By JOHN CARLO M. CAHINHINAN
Anakalusugan Party-list Rep. Mike Defensor has raised concern over plans of the Department of Heath (DOH) to procure new supplies of medicine despite getting flagged earlier by Commission on Audit (COA) due to overstocking.
Defensor made that statement as the health department is asking an allotment of more than P19 billion under the proposed 2020 budget despite getting flagged by state auditors for keeping a large stockpile of unused supplies—some of which have either expired or are nearing expiry due to delayed distribution.
“The amount is P3.7 billion or 24 percent higher than the department’s P15.4-billion allocations this year for the same purpose,” said Defensor.
Defensor said he sees no problem with DOH’s purchase of new drugs and medicines, “as long as these benefit disadvantaged Filipinos.”

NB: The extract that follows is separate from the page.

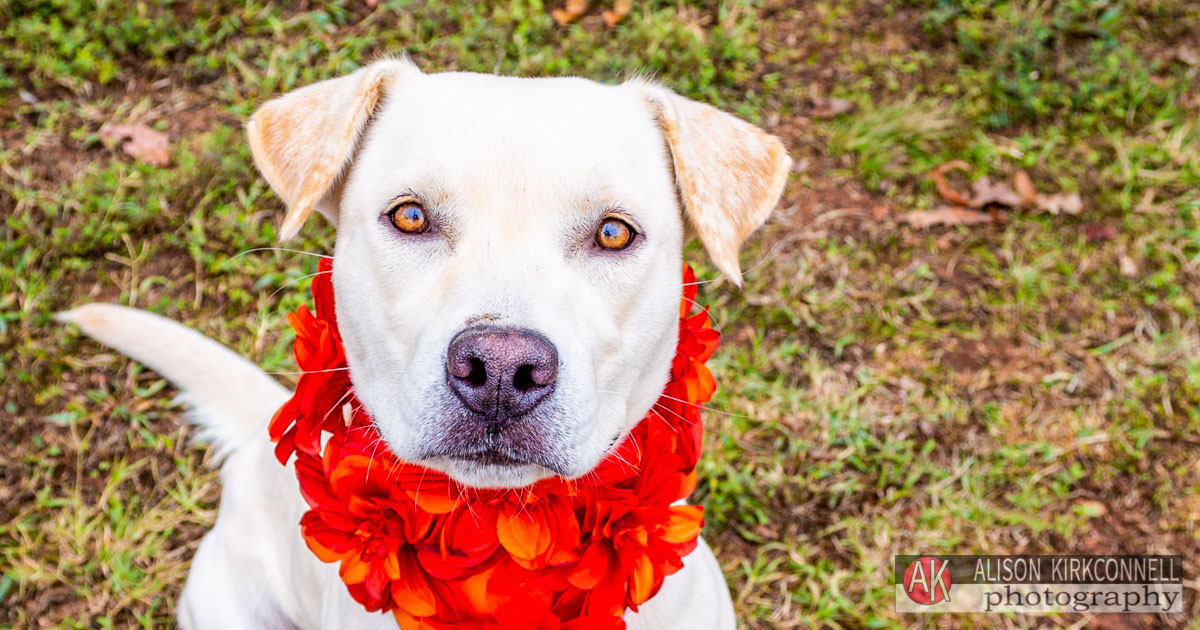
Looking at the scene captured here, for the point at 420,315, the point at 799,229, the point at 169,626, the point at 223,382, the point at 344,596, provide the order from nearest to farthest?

Last year, the DOH received a P15.6-billion worth of allocation to purchase drugs and medicines, including medical and dental supplies under the 2018 General Appropriations Act (GAA).
The DOH, as of December 31, 2018, had P18.449-billion worth of drugs and medicines purchased from 2015 to 2018 that have yet to be distributed to public health care facilities, according to COA’s 2018 annual report.
The inventory includes some P367-million worth of drugs and medicines that have already expired or are set to expire.
Defensor said he hopes that requested allocation by the health department do not just go to waste because of “bad inventory management and logistical issues in getting the supplies to the provinces.”
The former cabinet secretary said the DOH should consider engaging the services of private logistics service providers to seamlessly handle the warehousing and distribution of the new supplies.
“If the department can afford to spend billions of pesos every year to buy new drugs and medicines, surely it can also afford to pay for private contractors to get the supplies moving fast,” he said.
Defensor earlier filed House Resolution No. 145, urging the Committee on Health to get to the bottom of the COA report that flagged the DOH’s overstocking of drugs and medicines.